Hoy cumplía años Lía.
Y Para ser específicos cumplía 19 años.

El día empezó con el sol filtrándose suavemente a través de las cortinas, tiñendo la habitación de un dorado cálido.

Erik y yo estábamos listos.
Habíamos preparado un bizcocho que llevábamos entre las manos mientras poco a poco nos íbamos acercando al cuarto donde Lía dormía.

Al abrir la puerta, cada paso que dábamos hacia su cama era como una promesa silenciosa de que haríamos todo lo posible para que su cumpleaños fuera perfecto. La anticipación palpitaba en el aire.

Suspiré, tratando de calmar mi emoción, pero el simple hecho de estar a punto de verla sonreír de esa manera que solo ella podía hacer, me ponía el corazón a mil por hora.

Comenzamos a cantar Feliz cumpleaños en un susurro armonioso, nuestras voces llenando el espacio que compartíamos, el sonido suavemente imbuido con nuestra intención de amor y afecto.

Lía, aún medio dormida, se giró en su cama, mirando confusa, sus ojos entrecerrados con ese aire adorable de sorpresa que siempre me derretía. Parecía que el mundo se detenía un segundo cada vez que sus ojos se encontraban con los míos.

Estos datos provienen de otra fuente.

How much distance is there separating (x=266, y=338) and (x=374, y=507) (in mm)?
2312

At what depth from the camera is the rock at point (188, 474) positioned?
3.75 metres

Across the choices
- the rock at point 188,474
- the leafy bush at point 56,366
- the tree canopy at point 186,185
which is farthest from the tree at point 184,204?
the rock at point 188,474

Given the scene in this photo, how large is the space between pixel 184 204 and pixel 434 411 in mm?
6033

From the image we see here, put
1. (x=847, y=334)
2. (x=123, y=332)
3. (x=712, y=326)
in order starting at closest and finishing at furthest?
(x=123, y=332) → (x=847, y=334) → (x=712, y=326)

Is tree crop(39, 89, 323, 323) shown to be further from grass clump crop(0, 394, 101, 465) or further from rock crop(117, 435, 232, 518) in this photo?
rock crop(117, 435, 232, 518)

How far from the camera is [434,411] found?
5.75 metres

Su expresión cambió de desconcierto a algo más cálido, más suave: la sonrisa que emergió en su rostro fue todo lo que necesitábamos para saber que todo el esfuerzo había valido la pena.

Lía no necesitó más que eso para brillar. Al instante, se levantó y, sin pensarlo, se lanzó hacia nosotros. Nos abrazó con fuerza, envolviéndonos con su calidez, como si tratara de capturar todo lo que estaba sintiendo en ese momento. Era tan suave, tan real, tan llena de amor. Podía sentir la suavidad de su piel, el aroma de su cabello, como un abrazo más profundo que cualquier palabra pudiera ofrecer.

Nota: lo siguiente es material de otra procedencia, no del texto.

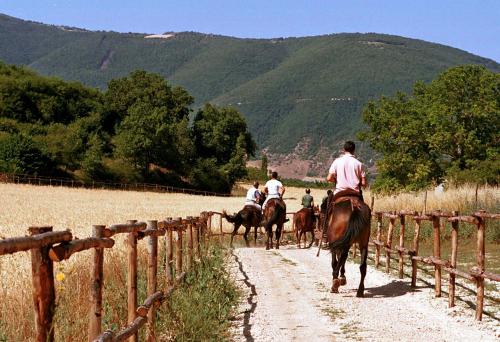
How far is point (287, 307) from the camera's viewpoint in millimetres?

—Gracias... gracias por todo esto —dijo, y su voz, llena de gratitud y emoción, se coló en mi pecho como un suspiro de alivio.

Cada palabra era un recordatorio de lo especial que era este momento, de lo importante que era para nosotros hacerla sentir amada. No había nada más que deseara en ese instante que verla feliz, ver cómo brillaba con esa sonrisa pura que solo ella sabía dar. Yo era la prueba viva de que, en esos momentos, el amor no necesitaba ser demostrado con gestos grandiosos. Bastaba con estar allí, junto a ella.

Nos apartamos suavemente, y aunque la noche había sido larga y la mañana aún joven, sabíamos que el día de Lía tenía que ser perfecto.

—Te esperamos abajo para el desayuno —le dijimos al unísono.

Lía asintió con una sonrisa encantadora, su rostro todavía iluminado por esa chispa de alegría que nos hacía sentir como si fuéramos los seres más afortunados del mundo.